BRIEF 1:
Decide whether each statement agrees with the digital health passage below. For each, answer yes or no and quote the words that decide it.
(a) Over 18,000 digital health applications have been developed.
(b) Providers have complete, analyzed patient self-report data.
(c) Delivering patient-specific data on demand is easy in the current health care system.
BRIEF 2:
Answer these questions from the digital health passage below.
(a) What is called a key differentiator in deciding which digital healthcare products to use?
(b) What is described as changing the game?
(c) The cell phone and wearable sensors support a new platform for what two things?
BRIEF 3:
Carry on the digital health passage below from its last sentence.

DOCUMENT SEGMENT:
────────────────────────────────────────
Clinical evidence is a key differentiator in deciding which digital healthcare products to use – just like almost every other product in healthcare.

In order to get better outcomes for chronic disease management, it is required that patient-specific data along with pertinent and contextual disease state knowledge be delivered to patients and providers on demand. This is a practical impossibility in the current health care system – digital health can help bridge the divide.

Let’s start with the challenges for patients, providers, and the clinical set up. Patients with chronic disease are often overwhelmed. They experience the burden of disease self-management: physiologic monitoring, infrequent office visits, limited support outside the clinical setting, and short and infrequent office visits with the primary care providers. The providers caring for these patients are often in the dark with respect to their patients’ disease self-management. They lack complete, analyzed patient self-report data and ready access to relevant professional care guidelines. Finally, poorly organized paper charts, electronic health records (EHRs) that incompletely address chronic disease management, and lack of connectivity with patient-reported data are all challenges to the achievement of desired health outcomes.

The ubiquitous adoption of cell phones across people of all demographics is changing the game. The cell phone and other wearable sensors have supported the evolution of a new platform for data collection and patient–provider communication. These technologies enable highly customizable platforms, available on a 24/7 basis, with the capability of providing real-time feedback (alerts and reminders as well as higher value messaging such as coaching and education), geo-location services, and other features, as well as being a flexible data-capture device. These capabilities have stimulated the development of over 18,000 digital health applications. These applications range from health and wellness to comprehensive solutions used to manage specific diseases.
────────────────────────────────────────
ENTRIES SHOWN:
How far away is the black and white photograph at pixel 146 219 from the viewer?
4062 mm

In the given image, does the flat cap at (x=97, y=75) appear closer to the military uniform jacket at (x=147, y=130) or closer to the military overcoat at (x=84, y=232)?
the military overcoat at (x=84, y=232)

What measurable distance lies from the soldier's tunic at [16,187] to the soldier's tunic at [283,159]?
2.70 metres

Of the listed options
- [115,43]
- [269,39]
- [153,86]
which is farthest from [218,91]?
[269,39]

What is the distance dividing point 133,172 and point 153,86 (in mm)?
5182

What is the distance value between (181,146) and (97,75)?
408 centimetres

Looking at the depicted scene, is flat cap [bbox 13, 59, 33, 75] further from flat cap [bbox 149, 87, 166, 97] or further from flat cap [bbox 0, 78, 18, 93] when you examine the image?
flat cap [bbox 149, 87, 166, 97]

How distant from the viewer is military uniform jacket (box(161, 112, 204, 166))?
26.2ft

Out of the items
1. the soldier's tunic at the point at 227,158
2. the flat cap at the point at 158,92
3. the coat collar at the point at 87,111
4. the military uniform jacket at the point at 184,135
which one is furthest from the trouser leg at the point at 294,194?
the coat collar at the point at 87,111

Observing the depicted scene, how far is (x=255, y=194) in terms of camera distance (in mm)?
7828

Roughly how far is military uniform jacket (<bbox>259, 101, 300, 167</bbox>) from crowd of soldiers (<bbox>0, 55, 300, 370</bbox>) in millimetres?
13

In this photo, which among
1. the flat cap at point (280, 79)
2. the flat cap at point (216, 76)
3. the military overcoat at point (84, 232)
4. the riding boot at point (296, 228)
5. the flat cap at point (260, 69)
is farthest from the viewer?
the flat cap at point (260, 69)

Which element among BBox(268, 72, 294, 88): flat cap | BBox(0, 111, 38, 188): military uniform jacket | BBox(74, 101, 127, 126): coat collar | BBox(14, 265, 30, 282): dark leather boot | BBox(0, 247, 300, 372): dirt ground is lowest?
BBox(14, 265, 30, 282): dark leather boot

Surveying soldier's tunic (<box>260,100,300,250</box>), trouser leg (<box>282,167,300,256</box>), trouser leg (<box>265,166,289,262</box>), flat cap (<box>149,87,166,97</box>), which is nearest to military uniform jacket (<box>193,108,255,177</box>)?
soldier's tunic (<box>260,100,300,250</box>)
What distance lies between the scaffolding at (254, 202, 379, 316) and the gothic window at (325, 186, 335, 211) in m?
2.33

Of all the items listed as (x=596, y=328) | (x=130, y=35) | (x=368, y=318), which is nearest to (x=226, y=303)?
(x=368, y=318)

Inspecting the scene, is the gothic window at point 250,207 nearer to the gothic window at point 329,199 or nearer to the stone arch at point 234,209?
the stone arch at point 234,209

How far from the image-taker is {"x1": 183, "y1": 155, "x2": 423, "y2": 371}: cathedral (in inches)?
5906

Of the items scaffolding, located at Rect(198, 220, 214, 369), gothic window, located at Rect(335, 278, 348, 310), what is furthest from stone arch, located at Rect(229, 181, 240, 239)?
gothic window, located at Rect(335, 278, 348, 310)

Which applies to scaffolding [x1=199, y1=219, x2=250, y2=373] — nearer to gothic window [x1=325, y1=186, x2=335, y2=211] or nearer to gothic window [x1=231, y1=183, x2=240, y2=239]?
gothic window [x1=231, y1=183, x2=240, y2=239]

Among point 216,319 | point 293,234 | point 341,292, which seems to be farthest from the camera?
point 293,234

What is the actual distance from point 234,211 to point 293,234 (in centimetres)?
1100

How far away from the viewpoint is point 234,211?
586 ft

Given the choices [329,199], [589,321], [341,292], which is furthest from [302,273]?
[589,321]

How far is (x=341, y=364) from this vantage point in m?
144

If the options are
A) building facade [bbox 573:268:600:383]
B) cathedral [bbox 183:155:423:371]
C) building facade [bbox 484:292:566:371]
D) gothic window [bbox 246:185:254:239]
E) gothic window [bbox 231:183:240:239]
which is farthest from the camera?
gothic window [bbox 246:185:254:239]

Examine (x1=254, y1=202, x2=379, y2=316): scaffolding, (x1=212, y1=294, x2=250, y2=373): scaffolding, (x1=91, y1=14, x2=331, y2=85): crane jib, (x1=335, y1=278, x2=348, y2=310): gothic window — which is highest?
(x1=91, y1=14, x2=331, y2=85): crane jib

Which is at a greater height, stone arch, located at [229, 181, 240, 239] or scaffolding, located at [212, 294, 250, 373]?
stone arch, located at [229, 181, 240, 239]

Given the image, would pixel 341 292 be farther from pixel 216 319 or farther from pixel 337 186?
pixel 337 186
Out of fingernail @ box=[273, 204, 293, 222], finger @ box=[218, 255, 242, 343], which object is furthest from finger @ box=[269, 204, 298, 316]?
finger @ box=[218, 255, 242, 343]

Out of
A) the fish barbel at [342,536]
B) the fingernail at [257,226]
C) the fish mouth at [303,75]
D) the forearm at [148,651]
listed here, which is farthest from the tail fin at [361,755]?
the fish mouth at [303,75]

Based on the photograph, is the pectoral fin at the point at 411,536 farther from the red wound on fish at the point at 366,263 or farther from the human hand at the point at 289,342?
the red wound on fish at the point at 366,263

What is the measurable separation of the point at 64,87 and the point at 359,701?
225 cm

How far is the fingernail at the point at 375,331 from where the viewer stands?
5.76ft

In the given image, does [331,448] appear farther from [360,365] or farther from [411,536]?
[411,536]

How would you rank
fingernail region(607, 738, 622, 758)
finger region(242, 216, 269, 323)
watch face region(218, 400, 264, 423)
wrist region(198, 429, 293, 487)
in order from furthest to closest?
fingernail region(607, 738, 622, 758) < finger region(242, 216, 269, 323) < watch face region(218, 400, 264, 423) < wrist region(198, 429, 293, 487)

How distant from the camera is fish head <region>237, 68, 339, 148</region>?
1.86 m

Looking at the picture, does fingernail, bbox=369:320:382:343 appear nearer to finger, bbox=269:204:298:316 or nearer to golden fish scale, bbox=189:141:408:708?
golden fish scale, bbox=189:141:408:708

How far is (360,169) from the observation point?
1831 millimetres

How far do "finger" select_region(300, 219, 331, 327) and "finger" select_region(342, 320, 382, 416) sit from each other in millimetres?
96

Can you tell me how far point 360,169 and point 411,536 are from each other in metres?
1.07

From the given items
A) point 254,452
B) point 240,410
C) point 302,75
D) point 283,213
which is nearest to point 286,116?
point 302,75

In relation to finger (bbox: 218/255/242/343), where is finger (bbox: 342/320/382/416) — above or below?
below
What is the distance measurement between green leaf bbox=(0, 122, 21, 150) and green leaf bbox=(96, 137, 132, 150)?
────────────────────────────────────────
RESPONSE BOX 1:
(a) Yes: "These capabilities have stimulated the development of over 18,000 digital health applications."
(b) No: "They lack complete, analyzed patient self-report data and ready access to relevant professional care guidelines."
(c) No: "This is a practical impossibility in the current health care system"

RESPONSE BOX 2:
(a) Clinical evidence.
(b) The ubiquitous adoption of cell phones across people of all demographics.
(c) Data collection and patient–provider communication.

RESPONSE BOX 3:
The big question, however, is how do patients and doctors choose among the tens of thousands of digital health products. In discussing the proliferation of digital health, Dr. Francis Collins, Director at NIH has spoken optimistically about the potential of digital health but has also stressed the need to ensure that the right evidence is being collected to show that digital health products are actually improving patient outcomes. This challenge of collecting the appropriate clinical and scientific evidence is one that should be embraced by the digital health community. Clinical evidence will be a key differentiator for both patients and doctors in deciding which products to use – just like it is for almost every other product in healthcare.